DeMuth is absolutely correct that this is not the way our Constitutional system of government is supposed to work. Congress is not supposed to be able to pass legislation, and run the country, unless everyone is given some sort of benefit. Some sort of "deal" is supposed to be made, through what DeMuth calls "transactional politics," and every significant interest group is supposed to get something. Those lower-income, non-college-educated white disaffected voters, who voted for president-elect Trump, did so, presumably, because they have been (or have felt, at least) largely ignored by a government responsive to the 1%ers. If our system were working as designed, it should not have been possible to ignore such a significant block of voters, who may be almost half of all voters in the United States, and who form a clear majority in many "heart of America" states that went for Donald Trump.

Why has partisan loyalty usurped the role that Members of Congress are supposed to feel for the institution of Congress as an independent branch of government? Mainly, I suggest, because it will be the "party" that will decide whether or not you keep your job. When there is a working system of partisan control in Congress, those interests with money to spend, to make sure the government advances their special demands, will contribute to the parties that promise them the rewards they are paying for.
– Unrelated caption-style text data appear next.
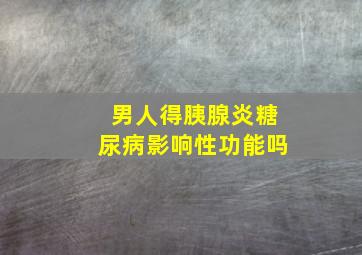 男人得胰腺炎糖尿病影响性功能吗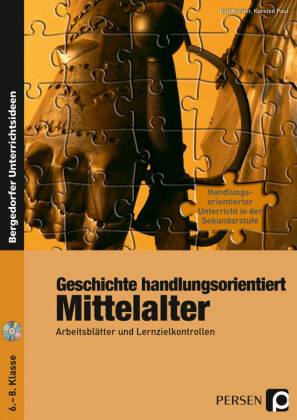 Geschichte handlungsorientiert: Mittelalter, m. 1 CD-ROM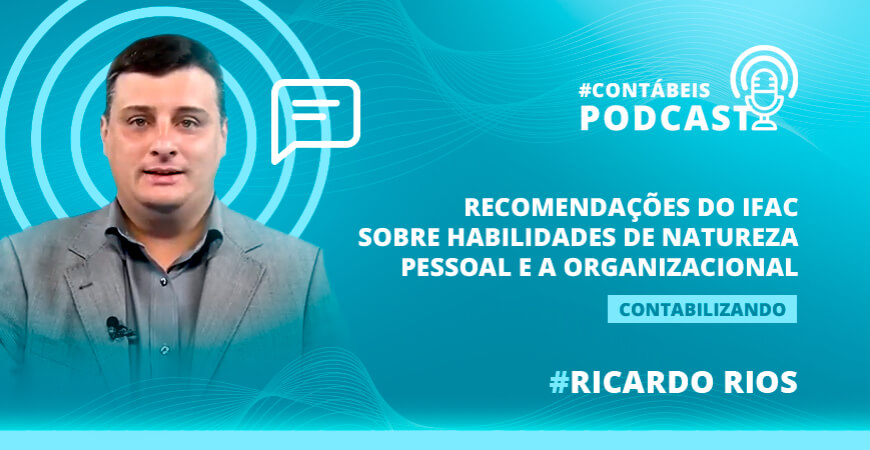 Podcast: Recomendações do IFAC sobre habilidades de natureza pessoal e a organizacional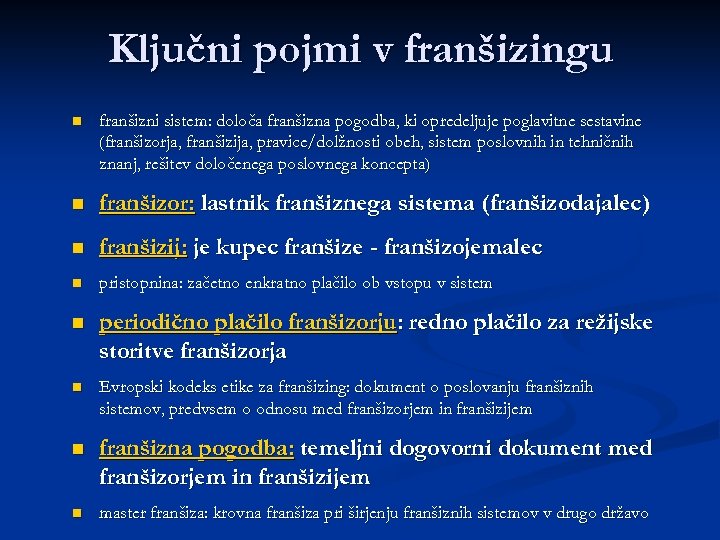Ključni pojmi v franšizingu n franšizni sistem: določa franšizna pogodba, ki opredeljuje poglavitne sestavine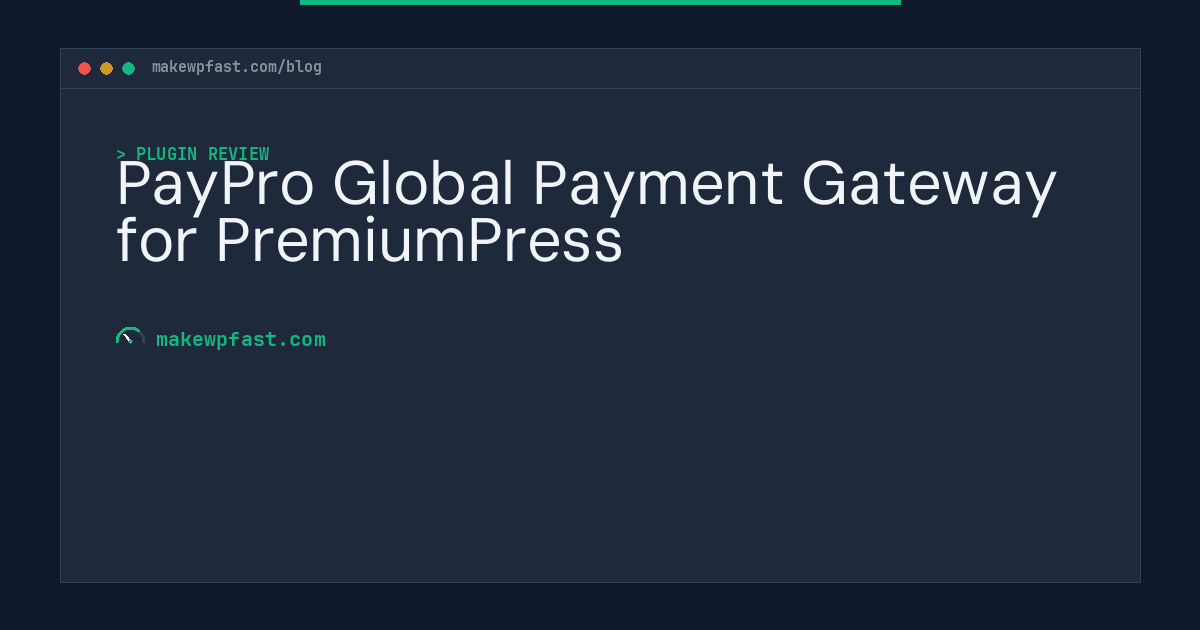 PayPro Global Payment Gateway for PremiumPress - MakeWPFast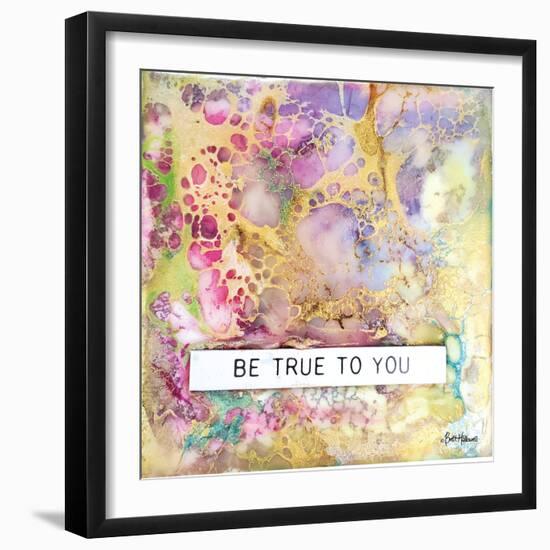 Be True to You-Britt Hallowell-Framed Art Print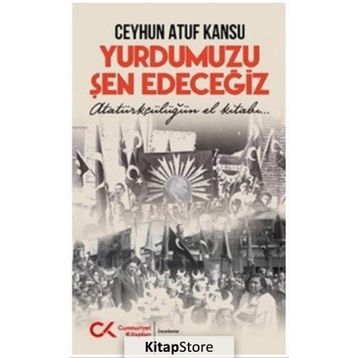 Yurdumuzu Şen Edeceğiz - Ceyhun Atuf Kansu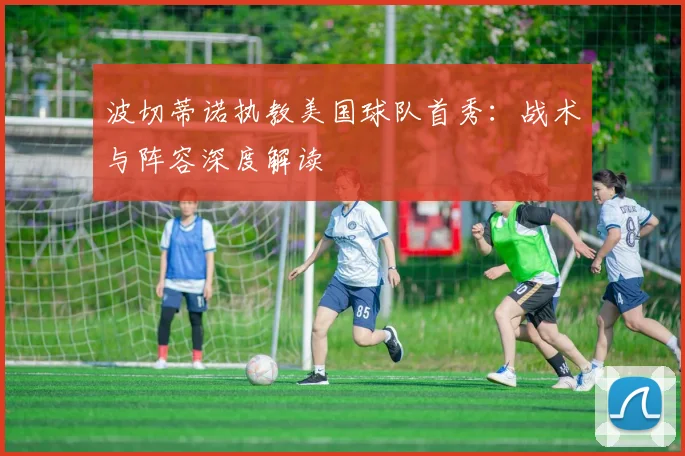 波切蒂诺执教美国球队首秀:战术与阵容深度解读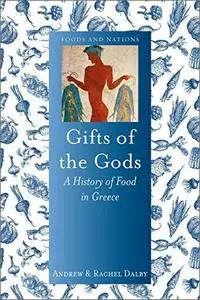 Gifts of the Gods: A History of Food in Greece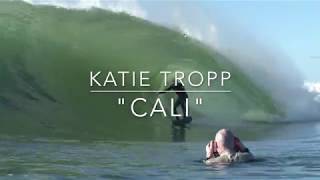 Watch Katie Tropp Cali video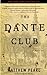 The Dante Club by Matthew Pearl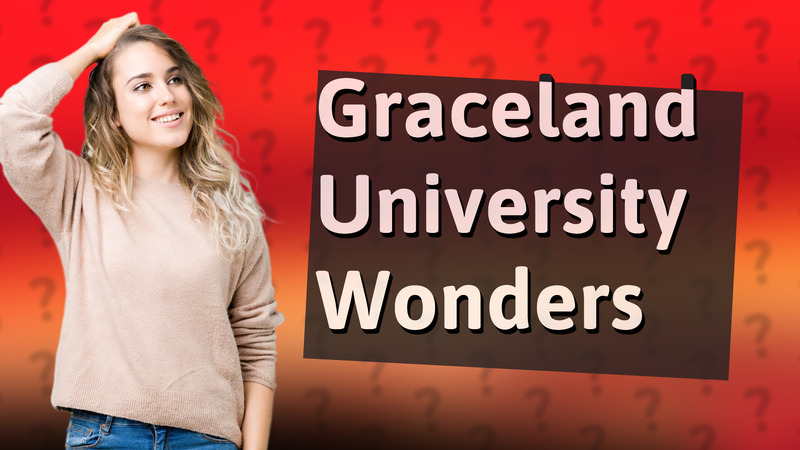Graceland University Wonders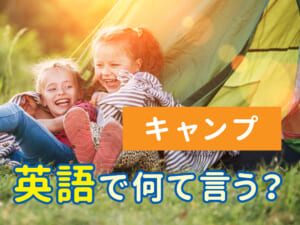 【初心者向け】キャンプは英語で？アウトドア関連の英語をまとめて解説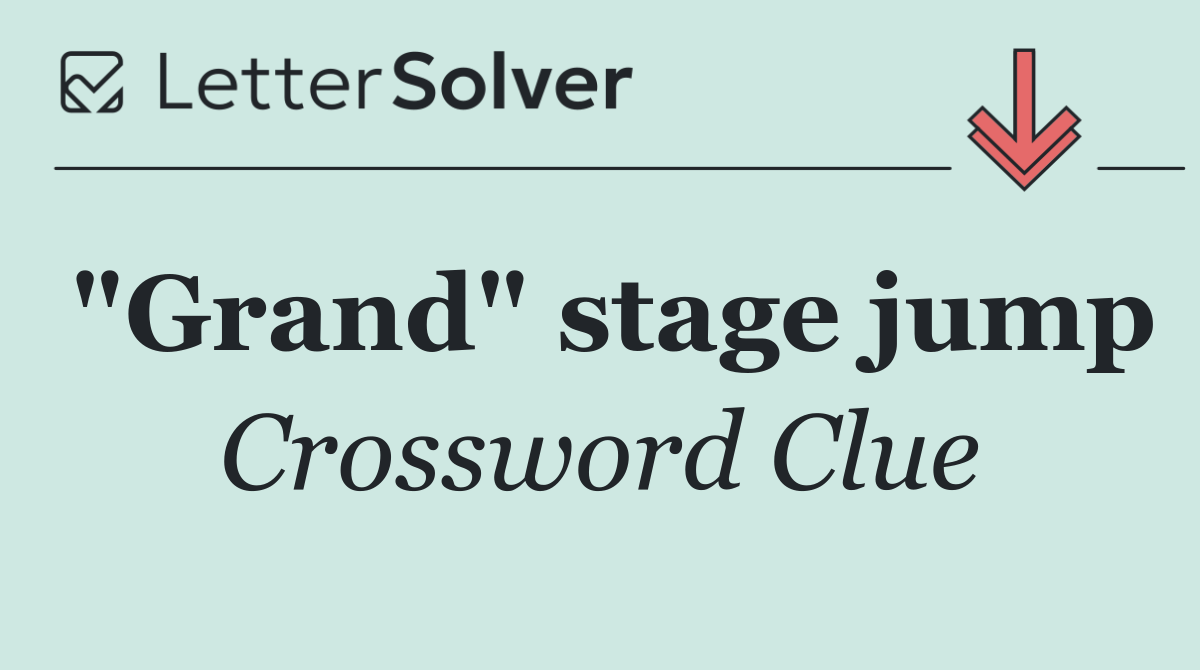 "Grand" stage jump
The corporations, in other words, are making the "deals," and they are making them with a very small number of Congressional leaders - and usually with the leaders of BOTH parties. The leaders can promise the corporate interests that they can make their members vote the way the leadership wants them to, because if the Members don't do what the leaders say, they will not be reelected.

But what about the voters in the Members' districts? Check out where Sam Farr or Jimmy Panetta get their money. It is not, for the most part, from local voters. Members of Congress respond to those who fund their candidacies, and whether or not a Member gets a contribution from one or another of the corporate interests that dominate our politics doesn't depend on any specific individual commitment by the Member of Congress to the donating special interest. The system is brokered through the Party leaders. If you are in Congress, and a vote is coming up, and the Party leader wants your vote, you vote as the leader says, and not in the way that voters in your district might want. Usually, Party leaders seek to insulate Members from the need to vote against what their District wants, but the leaders will make their Members do that if they have to. Again, just to close the circle, the Party leaders, who direct the votes of supposedly independently-elected Members of Congress, take their own direction from the corporate interests that provide the parties (BOTH parties) with campaign cash.
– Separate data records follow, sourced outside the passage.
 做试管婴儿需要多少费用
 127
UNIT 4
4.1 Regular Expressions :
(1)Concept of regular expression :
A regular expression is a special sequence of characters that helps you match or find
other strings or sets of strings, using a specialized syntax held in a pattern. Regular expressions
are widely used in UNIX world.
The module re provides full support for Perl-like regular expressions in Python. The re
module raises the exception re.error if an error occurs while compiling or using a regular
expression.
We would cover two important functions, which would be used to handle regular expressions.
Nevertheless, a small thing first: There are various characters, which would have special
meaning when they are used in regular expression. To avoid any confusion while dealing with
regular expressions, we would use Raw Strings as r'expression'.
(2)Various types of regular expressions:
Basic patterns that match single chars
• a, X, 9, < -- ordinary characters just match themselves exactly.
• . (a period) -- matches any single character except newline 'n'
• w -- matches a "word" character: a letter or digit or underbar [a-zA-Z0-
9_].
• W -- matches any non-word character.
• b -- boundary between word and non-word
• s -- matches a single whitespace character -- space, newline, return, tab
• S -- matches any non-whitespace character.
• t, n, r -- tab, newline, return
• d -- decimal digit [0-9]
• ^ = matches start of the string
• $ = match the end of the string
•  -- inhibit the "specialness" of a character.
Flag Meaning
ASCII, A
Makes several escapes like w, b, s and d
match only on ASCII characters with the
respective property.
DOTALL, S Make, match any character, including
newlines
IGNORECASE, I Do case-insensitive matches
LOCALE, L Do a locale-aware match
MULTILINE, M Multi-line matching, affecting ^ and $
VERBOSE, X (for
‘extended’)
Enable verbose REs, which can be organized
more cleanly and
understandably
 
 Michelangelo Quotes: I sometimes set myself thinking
There must be some way out of here. Right? One thing that would help would be organizations of ordinary voters, on a district by district basis, so personally aware of and in touch with what their elected Member of Congress is doing that they could credibly threaten that official with the loss of his or her job, should the local elected official vote against what local voters want. 
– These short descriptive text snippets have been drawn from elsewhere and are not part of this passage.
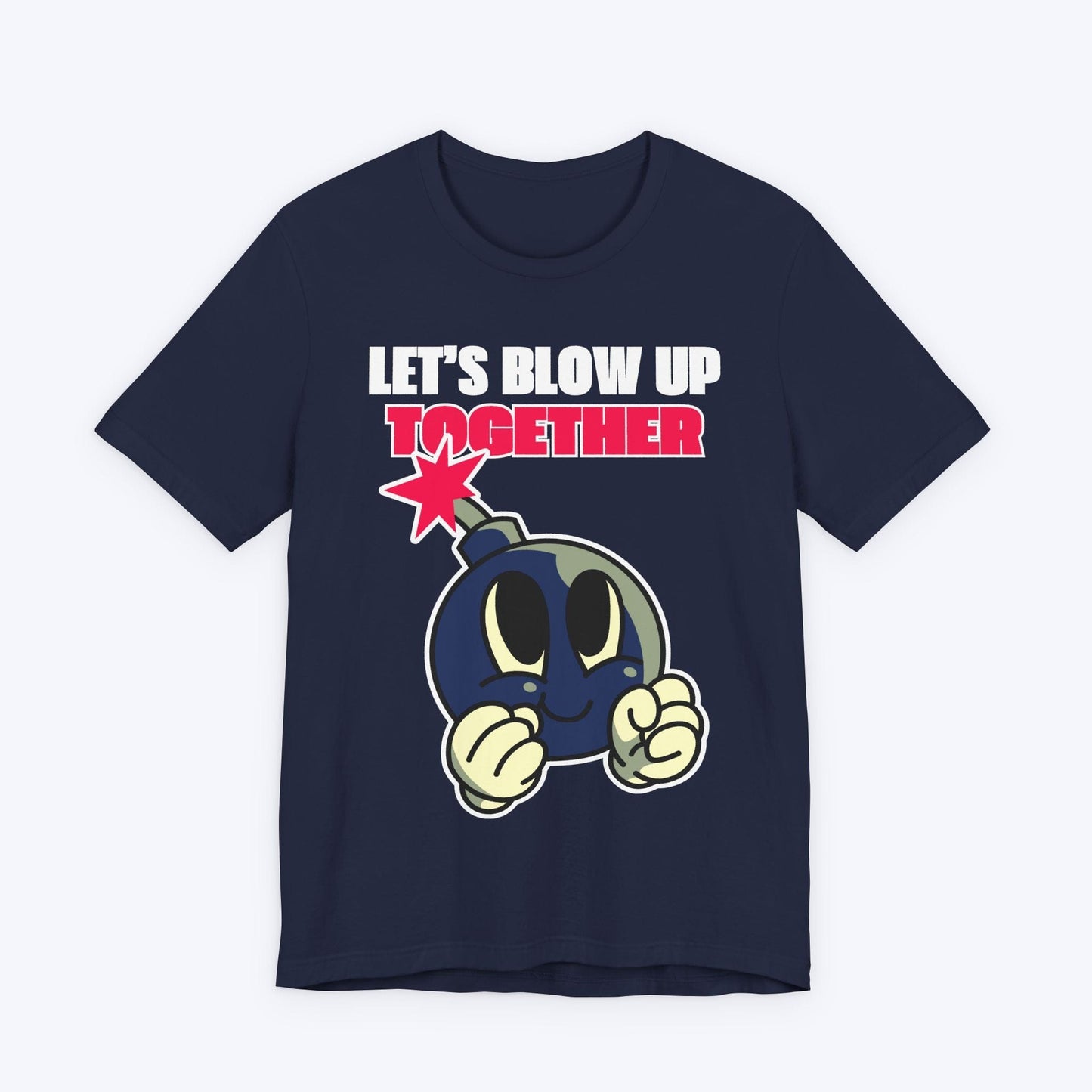 T-Shirt Navy / S Let's Blow Up Together T-shirt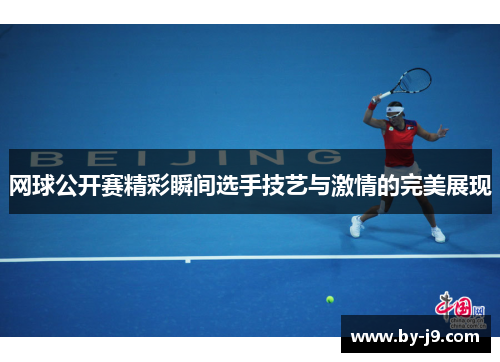 网球公开赛精彩瞬间选手技艺与激情的完美展现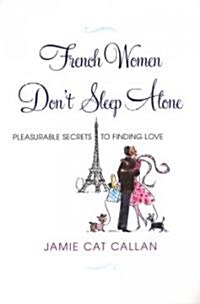 French Women Dont Sleep Alone: Pleasurable Secrets to Finding Love (Paperback)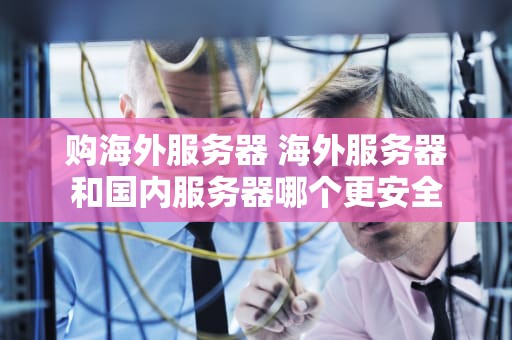 购海外服务器 海外服务器和国内服务器哪个更安全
The breakdown of our Constitutional system, in other words, has occurred most fundamentally at the grassroots level, and we who care should stop shoveling more money to national campaign committees organized on a partisan basis, in the hope that somehow the party leaders with whom we identify will do what we want. 

We can't out compete the corporations at the national level. We may well be able to outcompete them at the local level. Check out the results of Measure Z in Monterey County, in the November 8th election. The oil companies spent something like $6 million to defeat a community-based campaign to end fracking. The anti-fracking community organizers won. 

We can actually hold our Congressional representatives accountable, too, and we'd better start trying to do that, and to revivify the system that the Founders of our nation put in place, because the state of our government today, accurately described by DeMuth, is definitely taking us right up to the edge of "unthinkable."